→ **WHAT THE EXERCISE ASKS**: Give all the records again, with no alterations.
:: DATA EXCERPTS ::
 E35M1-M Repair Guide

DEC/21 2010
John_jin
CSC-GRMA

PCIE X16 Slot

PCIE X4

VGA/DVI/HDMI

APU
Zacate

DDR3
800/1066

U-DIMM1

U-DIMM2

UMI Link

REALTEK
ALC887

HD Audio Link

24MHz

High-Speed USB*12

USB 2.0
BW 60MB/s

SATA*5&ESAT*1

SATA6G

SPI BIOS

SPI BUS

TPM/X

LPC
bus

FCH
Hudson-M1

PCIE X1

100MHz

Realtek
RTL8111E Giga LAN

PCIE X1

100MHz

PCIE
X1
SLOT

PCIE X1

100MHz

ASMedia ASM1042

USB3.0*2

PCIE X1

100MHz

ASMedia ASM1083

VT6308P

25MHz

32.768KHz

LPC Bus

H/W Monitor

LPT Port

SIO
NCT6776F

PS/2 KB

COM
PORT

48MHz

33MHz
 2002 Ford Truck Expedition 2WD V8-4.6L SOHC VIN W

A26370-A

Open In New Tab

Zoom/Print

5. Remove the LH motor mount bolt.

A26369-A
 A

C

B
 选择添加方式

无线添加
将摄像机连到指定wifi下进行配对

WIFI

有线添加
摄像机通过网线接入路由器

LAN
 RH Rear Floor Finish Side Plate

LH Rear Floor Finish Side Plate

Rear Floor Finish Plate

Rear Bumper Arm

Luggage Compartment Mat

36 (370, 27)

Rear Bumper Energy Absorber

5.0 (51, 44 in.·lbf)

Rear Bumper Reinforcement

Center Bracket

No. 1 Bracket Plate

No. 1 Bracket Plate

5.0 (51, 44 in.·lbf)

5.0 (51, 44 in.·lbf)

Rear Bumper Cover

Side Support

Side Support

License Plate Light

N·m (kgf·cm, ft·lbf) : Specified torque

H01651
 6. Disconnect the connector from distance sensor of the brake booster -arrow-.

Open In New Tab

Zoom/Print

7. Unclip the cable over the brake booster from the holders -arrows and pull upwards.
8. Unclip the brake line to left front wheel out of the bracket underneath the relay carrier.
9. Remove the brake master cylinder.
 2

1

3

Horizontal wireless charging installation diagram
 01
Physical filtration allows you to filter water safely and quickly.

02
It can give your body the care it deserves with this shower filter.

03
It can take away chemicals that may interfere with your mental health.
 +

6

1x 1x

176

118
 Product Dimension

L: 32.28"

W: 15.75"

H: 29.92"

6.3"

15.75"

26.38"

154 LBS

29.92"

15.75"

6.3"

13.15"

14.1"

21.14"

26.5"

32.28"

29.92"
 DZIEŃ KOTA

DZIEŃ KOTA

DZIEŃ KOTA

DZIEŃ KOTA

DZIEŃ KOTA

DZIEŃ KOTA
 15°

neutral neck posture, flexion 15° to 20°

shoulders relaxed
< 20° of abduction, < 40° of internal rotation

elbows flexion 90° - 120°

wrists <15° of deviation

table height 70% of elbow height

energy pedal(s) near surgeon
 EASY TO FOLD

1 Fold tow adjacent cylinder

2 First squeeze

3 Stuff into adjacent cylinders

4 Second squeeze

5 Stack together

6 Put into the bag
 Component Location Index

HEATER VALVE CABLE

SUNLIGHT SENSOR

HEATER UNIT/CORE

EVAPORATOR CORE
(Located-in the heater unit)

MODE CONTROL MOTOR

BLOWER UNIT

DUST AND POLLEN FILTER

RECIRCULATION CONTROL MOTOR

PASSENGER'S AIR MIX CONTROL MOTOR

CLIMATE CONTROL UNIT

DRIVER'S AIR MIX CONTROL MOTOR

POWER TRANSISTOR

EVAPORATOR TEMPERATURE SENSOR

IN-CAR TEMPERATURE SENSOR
:::
→ **YOUR RESPONSE**:
 E35M1-M Repair Guide

DEC/21 2010
John_jin
CSC-GRMA

PCIE X16 Slot

PCIE X4

VGA/DVI/HDMI

APU
Zacate

DDR3
800/1066

U-DIMM1

U-DIMM2

UMI Link

REALTEK
ALC887

HD Audio Link

24MHz

High-Speed USB*12

USB 2.0
BW 60MB/s

SATA*5&ESAT*1

SATA6G

SPI BIOS

SPI BUS

TPM/X

LPC
bus

FCH
Hudson-M1

PCIE X1

100MHz

Realtek
RTL8111E Giga LAN

PCIE X1

100MHz

PCIE
X1
SLOT

PCIE X1

100MHz

ASMedia ASM1042

USB3.0*2

PCIE X1

100MHz

ASMedia ASM1083

VT6308P

25MHz

32.768KHz

LPC Bus

H/W Monitor

LPT Port

SIO
NCT6776F

PS/2 KB

COM
PORT

48MHz

33MHz
 2002 Ford Truck Expedition 2WD V8-4.6L SOHC VIN W

A26370-A

Open In New Tab

Zoom/Print

5. Remove the LH motor mount bolt.

A26369-A
 A

C

B
 选择添加方式

无线添加
将摄像机连到指定wifi下进行配对

WIFI

有线添加
摄像机通过网线接入路由器

LAN
 RH Rear Floor Finish Side Plate

LH Rear Floor Finish Side Plate

Rear Floor Finish Plate

Rear Bumper Arm

Luggage Compartment Mat

36 (370, 27)

Rear Bumper Energy Absorber

5.0 (51, 44 in.·lbf)

Rear Bumper Reinforcement

Center Bracket

No. 1 Bracket Plate

No. 1 Bracket Plate

5.0 (51, 44 in.·lbf)

5.0 (51, 44 in.·lbf)

Rear Bumper Cover

Side Support

Side Support

License Plate Light

N·m (kgf·cm, ft·lbf) : Specified torque

H01651
 6. Disconnect the connector from distance sensor of the brake booster -arrow-.

Open In New Tab

Zoom/Print

7. Unclip the cable over the brake booster from the holders -arrows and pull upwards.
8. Unclip the brake line to left front wheel out of the bracket underneath the relay carrier.
9. Remove the brake master cylinder.
 2

1

3

Horizontal wireless charging installation diagram
 01
Physical filtration allows you to filter water safely and quickly.

02
It can give your body the care it deserves with this shower filter.

03
It can take away chemicals that may interfere with your mental health.
 +

6

1x 1x

176

118
 Product Dimension

L: 32.28"

W: 15.75"

H: 29.92"

6.3"

15.75"

26.38"

154 LBS

29.92"

15.75"

6.3"

13.15"

14.1"

21.14"

26.5"

32.28"

29.92"
 DZIEŃ KOTA

DZIEŃ KOTA

DZIEŃ KOTA

DZIEŃ KOTA

DZIEŃ KOTA

DZIEŃ KOTA
 15°

neutral neck posture, flexion 15° to 20°

shoulders relaxed
< 20° of abduction, < 40° of internal rotation

elbows flexion 90° - 120°

wrists <15° of deviation

table height 70% of elbow height

energy pedal(s) near surgeon
 EASY TO FOLD

1 Fold tow adjacent cylinder

2 First squeeze

3 Stuff into adjacent cylinders

4 Second squeeze

5 Stack together

6 Put into the bag
 Component Location Index

HEATER VALVE CABLE

SUNLIGHT SENSOR

HEATER UNIT/CORE

EVAPORATOR CORE
(Located-in the heater unit)

MODE CONTROL MOTOR

BLOWER UNIT

DUST AND POLLEN FILTER

RECIRCULATION CONTROL MOTOR

PASSENGER'S AIR MIX CONTROL MOTOR

CLIMATE CONTROL UNIT

DRIVER'S AIR MIX CONTROL MOTOR

POWER TRANSISTOR

EVAPORATOR TEMPERATURE SENSOR

IN-CAR TEMPERATURE SENSOR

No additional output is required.